I got the feeling that most of the time, you talk like if you knew the answer, or like if you were not interested in that field.

We can't criticize religions because the churches, with the help of the main stream atheist (of your type), does not want us to come back to reasoning at that level, yet.


Bruno



-----Original Message-----
From: Bruno Marchal <[email protected]>
To: everything-list <[email protected]>
Sent: Sun, Jan 11, 2015 12:41 pm
Subject: Re: Why is there something rather than nothing? From quantum theory to dialectics?


On 10 Jan 2015, at 22:47, John Clark wrote:

On Sat, Jan 10, 2015  PGC <[email protected]> wrote:

>>> Bruno -- he is very respectful of other people's opinions and always argues the ideas without resorting to name calling.

>> Just yesterday Bruno called me a bigot, and it wasn't the first time.

> Even if he did, you called yourself a bigot yesterday more clearly

I did? Please explain, I'm all ears.

> you believe in your right to give "tongue lashings" or whatever to people holding different opinions.

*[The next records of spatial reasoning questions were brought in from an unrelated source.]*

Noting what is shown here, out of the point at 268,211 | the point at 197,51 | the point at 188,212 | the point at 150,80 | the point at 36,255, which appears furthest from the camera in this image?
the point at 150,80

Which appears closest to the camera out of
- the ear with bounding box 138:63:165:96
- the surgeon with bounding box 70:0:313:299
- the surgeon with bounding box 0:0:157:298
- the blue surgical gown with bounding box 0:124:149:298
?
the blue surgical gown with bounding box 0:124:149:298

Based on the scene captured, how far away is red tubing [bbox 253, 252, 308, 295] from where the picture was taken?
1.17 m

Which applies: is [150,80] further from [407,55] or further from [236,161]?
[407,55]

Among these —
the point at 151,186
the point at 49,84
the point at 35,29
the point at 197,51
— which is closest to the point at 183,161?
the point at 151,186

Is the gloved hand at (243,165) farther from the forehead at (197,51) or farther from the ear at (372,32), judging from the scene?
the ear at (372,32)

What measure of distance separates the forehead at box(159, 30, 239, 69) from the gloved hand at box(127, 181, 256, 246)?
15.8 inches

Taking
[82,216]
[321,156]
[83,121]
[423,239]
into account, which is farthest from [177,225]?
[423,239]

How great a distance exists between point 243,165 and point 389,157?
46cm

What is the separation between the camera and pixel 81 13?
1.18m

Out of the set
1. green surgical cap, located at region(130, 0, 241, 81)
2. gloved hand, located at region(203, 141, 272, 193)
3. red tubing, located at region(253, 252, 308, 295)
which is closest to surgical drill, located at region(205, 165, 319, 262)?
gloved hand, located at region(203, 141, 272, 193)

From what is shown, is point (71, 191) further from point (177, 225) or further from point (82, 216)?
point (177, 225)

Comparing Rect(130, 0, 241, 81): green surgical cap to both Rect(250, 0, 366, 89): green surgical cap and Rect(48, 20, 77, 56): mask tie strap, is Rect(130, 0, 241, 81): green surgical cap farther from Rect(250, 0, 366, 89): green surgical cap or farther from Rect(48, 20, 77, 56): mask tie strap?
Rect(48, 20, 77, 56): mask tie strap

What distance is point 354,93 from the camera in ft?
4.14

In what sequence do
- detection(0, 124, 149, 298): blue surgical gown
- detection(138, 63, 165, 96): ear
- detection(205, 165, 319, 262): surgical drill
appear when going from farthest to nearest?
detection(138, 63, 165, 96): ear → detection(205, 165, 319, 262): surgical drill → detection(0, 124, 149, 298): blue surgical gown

That is true, I believe I have the right to give tongue lashings because, although I may be mistaken, I believe I have freedom of speech.

> Sure, we can disagree more or less vehemently.

Yes.

> But I don't feel this constant need to keep repeating my message and shove it into the list over and over, nor do I believe that punishment or constant shaming of others' beliefs will convert them. That seems to border on delusion because you're proud of your crusade, your achievements as a twelve year old, your unique ability to hijack acronyms

Wow that's quite a tongue lashing! I must conclude that you believe you have the right to give me a tongue lashing if I hold different opinions than you, but I do not have the right to give you a tongue lashing if you hold different opinions than me. You have the right of free speech but I do not.

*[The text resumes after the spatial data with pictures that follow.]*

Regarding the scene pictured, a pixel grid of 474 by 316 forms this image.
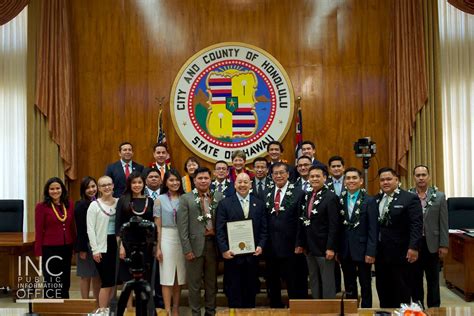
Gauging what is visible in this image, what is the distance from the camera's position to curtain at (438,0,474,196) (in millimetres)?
7754

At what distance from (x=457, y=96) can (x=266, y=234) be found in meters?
3.99

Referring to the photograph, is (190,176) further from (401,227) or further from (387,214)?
(401,227)

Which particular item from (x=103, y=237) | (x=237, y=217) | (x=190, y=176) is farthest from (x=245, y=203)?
(x=103, y=237)

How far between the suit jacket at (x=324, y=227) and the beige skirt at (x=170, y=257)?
1.13 m

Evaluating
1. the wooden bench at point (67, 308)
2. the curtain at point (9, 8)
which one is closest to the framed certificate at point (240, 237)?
the wooden bench at point (67, 308)

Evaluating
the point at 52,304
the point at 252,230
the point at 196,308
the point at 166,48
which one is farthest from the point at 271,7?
the point at 52,304

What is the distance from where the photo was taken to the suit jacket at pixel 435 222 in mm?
5219

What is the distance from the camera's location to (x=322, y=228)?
502cm

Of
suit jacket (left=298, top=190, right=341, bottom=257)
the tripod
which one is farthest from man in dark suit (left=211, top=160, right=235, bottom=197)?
the tripod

>openly displaying blanket prejudice to whole religious groups, different theologies as well as theology as concept.

I plead guilty to being prejudice against stupidity ignorance and bad ideas, and there are few ideas stupider or more ignorant than religion in general or Islam in particular. And yes I display my contempt openly but in the future I promise to give religion all the respect it deserves.

By the way, I wonder if you or anybody else on the list can explain something to me that I have never understood; why is it that in all of human activity religion is the one and only one that is supposed to be absolutely positively 100% immune from criticism, and anyone who breaks this social convention is a terrible person almost by definition?


Do you realize that my illustration, that we can come back to theology with a scientific attitude, (and even take the work already done by the greek and Indians, (and jewish and muslims later, btw), and pursue it with the modern tools (Church-Turing thesis, theoretical computer science, modal logics, mathematical logic, physics, etc.) is the best, constructive way, to criticize all *institutionalized* religion?

Are you aware that by criticizing such approach, you maintain the field in the hands of those who have the dogma?

The answer to your question is plausibly because people like you refuse the criticizing of religion, indeed, they seem to remain inflexible about changing, or generalizing, its most basic notion: God.

The debate God/ Non-God is utterly ridiculous, and it hides the whole of what the greek theology was about: that is the question: "is the physical universe reality, or is the physical universe only an aspect, or a shadow, or an effect, or a border, of ... something else (popularly called God)"?

By negating theology, you impose the theology according to which the physical universe *is* the fundamental thing explaining (in principle) all the others.

But that is what I doubt, and show non defensible if we assume computationalism in the cognitive science.

Science has not decided between Plato's type of reality, or Aristotle's one, and with Computationalism, Plato just send a ball in the goal, ... and no one pretend the match is finished.

I got the feeling that most of the time, you talk like if you knew the answer, or like if you were not interested in that field.

We can't criticize religions because the churches, with the help of the main stream atheist (of your type), does not want us to come back to reasoning at that level, yet.